(INPUT DATA)

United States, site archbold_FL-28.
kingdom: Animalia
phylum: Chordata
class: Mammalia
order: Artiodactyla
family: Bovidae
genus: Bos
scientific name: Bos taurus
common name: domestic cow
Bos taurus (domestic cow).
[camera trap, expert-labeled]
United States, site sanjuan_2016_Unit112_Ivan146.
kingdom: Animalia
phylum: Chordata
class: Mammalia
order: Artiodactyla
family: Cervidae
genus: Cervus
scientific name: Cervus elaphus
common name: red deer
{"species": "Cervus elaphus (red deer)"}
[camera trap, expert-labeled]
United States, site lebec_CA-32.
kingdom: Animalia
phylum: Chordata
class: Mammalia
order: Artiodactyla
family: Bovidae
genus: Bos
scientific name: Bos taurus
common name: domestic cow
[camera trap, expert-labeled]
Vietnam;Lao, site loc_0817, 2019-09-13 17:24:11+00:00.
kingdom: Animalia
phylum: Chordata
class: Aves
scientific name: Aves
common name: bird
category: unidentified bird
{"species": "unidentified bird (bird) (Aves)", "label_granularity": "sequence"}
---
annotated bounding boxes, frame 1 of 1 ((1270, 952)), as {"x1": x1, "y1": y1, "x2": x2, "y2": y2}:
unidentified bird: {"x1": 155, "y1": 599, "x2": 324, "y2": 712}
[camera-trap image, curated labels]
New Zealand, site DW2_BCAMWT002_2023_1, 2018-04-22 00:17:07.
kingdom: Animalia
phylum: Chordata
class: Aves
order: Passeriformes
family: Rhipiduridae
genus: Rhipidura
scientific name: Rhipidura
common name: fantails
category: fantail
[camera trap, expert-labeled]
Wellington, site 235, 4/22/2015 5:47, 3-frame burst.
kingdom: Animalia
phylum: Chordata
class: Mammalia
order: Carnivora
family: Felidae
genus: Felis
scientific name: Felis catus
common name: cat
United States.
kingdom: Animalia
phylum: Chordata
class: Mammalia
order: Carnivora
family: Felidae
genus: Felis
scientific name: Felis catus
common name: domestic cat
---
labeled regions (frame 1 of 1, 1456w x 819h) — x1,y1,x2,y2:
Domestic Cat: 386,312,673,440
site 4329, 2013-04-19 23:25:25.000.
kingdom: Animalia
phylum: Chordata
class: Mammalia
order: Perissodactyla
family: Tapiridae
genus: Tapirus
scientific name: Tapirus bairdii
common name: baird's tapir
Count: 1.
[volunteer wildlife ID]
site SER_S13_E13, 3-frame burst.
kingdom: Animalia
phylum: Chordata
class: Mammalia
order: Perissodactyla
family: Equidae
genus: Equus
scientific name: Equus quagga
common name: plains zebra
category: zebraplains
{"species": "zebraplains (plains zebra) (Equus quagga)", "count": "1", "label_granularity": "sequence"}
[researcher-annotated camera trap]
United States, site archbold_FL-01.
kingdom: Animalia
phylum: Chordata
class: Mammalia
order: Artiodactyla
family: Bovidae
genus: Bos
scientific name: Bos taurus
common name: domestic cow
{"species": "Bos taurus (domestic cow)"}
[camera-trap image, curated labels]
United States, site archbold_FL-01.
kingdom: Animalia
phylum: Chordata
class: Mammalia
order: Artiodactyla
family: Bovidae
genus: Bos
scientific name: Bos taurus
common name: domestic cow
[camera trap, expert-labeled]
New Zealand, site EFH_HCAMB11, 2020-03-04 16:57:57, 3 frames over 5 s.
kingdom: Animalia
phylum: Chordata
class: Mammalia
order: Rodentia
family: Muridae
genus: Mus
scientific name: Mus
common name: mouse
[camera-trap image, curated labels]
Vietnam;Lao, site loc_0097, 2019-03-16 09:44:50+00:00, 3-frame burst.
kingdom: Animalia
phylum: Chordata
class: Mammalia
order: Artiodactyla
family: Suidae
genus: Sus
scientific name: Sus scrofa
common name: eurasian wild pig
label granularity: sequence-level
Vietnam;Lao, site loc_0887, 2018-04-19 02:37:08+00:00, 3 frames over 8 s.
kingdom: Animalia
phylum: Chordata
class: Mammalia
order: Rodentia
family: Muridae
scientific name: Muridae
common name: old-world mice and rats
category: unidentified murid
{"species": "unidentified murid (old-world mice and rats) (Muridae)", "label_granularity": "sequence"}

(End INPUT DATA)

> _ACTIVITY_: An exact repeat of all the records is required.

> _TASK RESPONSE_:
United States, site archbold_FL-28.
kingdom: Animalia
phylum: Chordata
class: Mammalia
order: Artiodactyla
family: Bovidae
genus: Bos
scientific name: Bos taurus
common name: domestic cow
Bos taurus (domestic cow).
[camera trap, expert-labeled]
United States, site sanjuan_2016_Unit112_Ivan146.
kingdom: Animalia
phylum: Chordata
class: Mammalia
order: Artiodactyla
family: Cervidae
genus: Cervus
scientific name: Cervus elaphus
common name: red deer
{"species": "Cervus elaphus (red deer)"}
[camera trap, expert-labeled]
United States, site lebec_CA-32.
kingdom: Animalia
phylum: Chordata
class: Mammalia
order: Artiodactyla
family: Bovidae
genus: Bos
scientific name: Bos taurus
common name: domestic cow
[camera trap, expert-labeled]
Vietnam;Lao, site loc_0817, 2019-09-13 17:24:11+00:00.
kingdom: Animalia
phylum: Chordata
class: Aves
scientific name: Aves
common name: bird
category: unidentified bird
{"species": "unidentified bird (bird) (Aves)", "label_granularity": "sequence"}
---
annotated bounding boxes, frame 1 of 1 ((1270, 952)), as {"x1": x1, "y1": y1, "x2": x2, "y2": y2}:
unidentified bird: {"x1": 155, "y1": 599, "x2": 324, "y2": 712}
[camera-trap image, curated labels]
New Zealand, site DW2_BCAMWT002_2023_1, 2018-04-22 00:17:07.
kingdom: Animalia
phylum: Chordata
class: Aves
order: Passeriformes
family: Rhipiduridae
genus: Rhipidura
scientific name: Rhipidura
common name: fantails
category: fantail
[camera trap, expert-labeled]
Wellington, site 235, 4/22/2015 5:47, 3-frame burst.
kingdom: Animalia
phylum: Chordata
class: Mammalia
order: Carnivora
family: Felidae
genus: Felis
scientific name: Felis catus
common name: cat
United States.
kingdom: Animalia
phylum: Chordata
class: Mammalia
order: Carnivora
family: Felidae
genus: Felis
scientific name: Felis catus
common name: domestic cat
---
labeled regions (frame 1 of 1, 1456w x 819h) — x1,y1,x2,y2:
Domestic Cat: 386,312,673,440
site 4329, 2013-04-19 23:25:25.000.
kingdom: Animalia
phylum: Chordata
class: Mammalia
order: Perissodactyla
family: Tapiridae
genus: Tapirus
scientific name: Tapirus bairdii
common name: baird's tapir
Count: 1.
[volunteer wildlife ID]
site SER_S13_E13, 3-frame burst.
kingdom: Animalia
phylum: Chordata
class: Mammalia
order: Perissodactyla
family: Equidae
genus: Equus
scientific name: Equus quagga
common name: plains zebra
category: zebraplains
{"species": "zebraplains (plains zebra) (Equus quagga)", "count": "1", "label_granularity": "sequence"}
[researcher-annotated camera trap]
United States, site archbold_FL-01.
kingdom: Animalia
phylum: Chordata
class: Mammalia
order: Artiodactyla
family: Bovidae
genus: Bos
scientific name: Bos taurus
common name: domestic cow
{"species": "Bos taurus (domestic cow)"}
[camera-trap image, curated labels]
United States, site archbold_FL-01.
kingdom: Animalia
phylum: Chordata
class: Mammalia
order: Artiodactyla
family: Bovidae
genus: Bos
scientific name: Bos taurus
common name: domestic cow
[camera trap, expert-labeled]
New Zealand, site EFH_HCAMB11, 2020-03-04 16:57:57, 3 frames over 5 s.
kingdom: Animalia
phylum: Chordata
class: Mammalia
order: Rodentia
family: Muridae
genus: Mus
scientific name: Mus
common name: mouse
[camera-trap image, curated labels]
Vietnam;Lao, site loc_0097, 2019-03-16 09:44:50+00:00, 3-frame burst.
kingdom: Animalia
phylum: Chordata
class: Mammalia
order: Artiodactyla
family: Suidae
genus: Sus
scientific name: Sus scrofa
common name: eurasian wild pig
label granularity: sequence-level
Vietnam;Lao, site loc_0887, 2018-04-19 02:37:08+00:00, 3 frames over 8 s.
kingdom: Animalia
phylum: Chordata
class: Mammalia
order: Rodentia
family: Muridae
scientific name: Muridae
common name: old-world mice and rats
category: unidentified murid
{"species": "unidentified murid (old-world mice and rats) (Muridae)", "label_granularity": "sequence"}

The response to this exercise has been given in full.